2. Your Stuff is at Home
Along with knowledge, all of your stuff is at home, too. From survival equipment you’ve collected over the years to your household tools and food, the stuff of life is in your house, so why would you so easily leave it behind?
The sheer fact that you can keep a week, month, or even a year of food and water at your home versus 48 hours worth on your back should be reason enough to try your best to secure the homefront first and bug out when all else fails. Along with food and tools, don’t forget all the medical supplies you have. Sure, your first aid kit is great, but what if you get the flu? You probably have cough syrup and decongestants in your cabinet that you wouldn’t bring with you, so why leave them behind?
We mentioned this in number one, but the fact that you can secure your house as much as you see fit makes it one of the best places to ride out a disaster. You can fortify your house or apartment pretty easily and once you do, the average looter will have a damn hard time getting to you.
You can brush up on home protection and defense to make sure you’re as secure as possible, something you can’t do in the wild. In short, your home can be as secure as you make it, while you’re at the mercy of your location when you’re bugged out.
Speaking of security, it’s far easier to sleep when you know you’re as secure as possible, and most importantly, your bed is a lot more comfortable than the ground outside. Think about it, would you rather sleep in a bed or even on the floor in your house, or in an abandoned building or under a tent, both of which have no guaranteed security.
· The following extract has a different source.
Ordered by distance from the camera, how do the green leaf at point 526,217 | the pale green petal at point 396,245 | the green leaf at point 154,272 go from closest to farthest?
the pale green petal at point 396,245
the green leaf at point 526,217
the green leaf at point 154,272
Sleep is important. If you’re deprived of sleep you can expect to start making bad decisions, get sick, or even cause physical pain and damage to yourself. Don’t underestimate the importance of sleep, and don’t forget how much better you’ll sleep at home.
Whether you have weekly block parties or simply wave hello to your neighbors, you live in a community. That community is full of different skills and abilities as well as plain and simple manpower.
While you probably shouldn’t tell your neighbors about your prep for security reasons, you can work with them to secure a larger area and get more done. Being a prepper, you should know how to help them and their numbers and varied skills can help you. Lead them and become safer overall.
6. You’re the Stranger
Let’s say you decide to stay home and work with your community to survive. How would you treat someone who came walking into your neighborhood looking to stay and was asking for supplies or help?
You’d probably be very wary of him or her, and possibly even violent depending on how they act. If you leave your home and bug out, you’ll be that stranger in someone else’s neighborhood. While they might accept you into their community, chances are you’ll be shunned either verbally or possibly physically. There’s a lot to be said about not being a stranger, and when you leave your house that’s exactly what you become.
7. It Could Always Be Worse
Finally, the age-old saying applies here, as it can always be worse. Sure, you might be worried about looters and disaster coming to your neighborhood, but without a destination in mind and a lot of things and people most likely in your path, it could definitely be a lot worse than your perceived danger at home.
Don’t fool yourself into thinking disaster only struck your area. Unless there’s a wildfire coming right for your house, the same disaster you’re afraid of could be worse where you’re planning on going.
Remember, the urge to up and book it for higher ground can be a strong one, but you need to weigh your options before acting. This isn’t to say that bugging out isn’t a good idea from time to time, but for the most part, staying put is more likely than not your best option.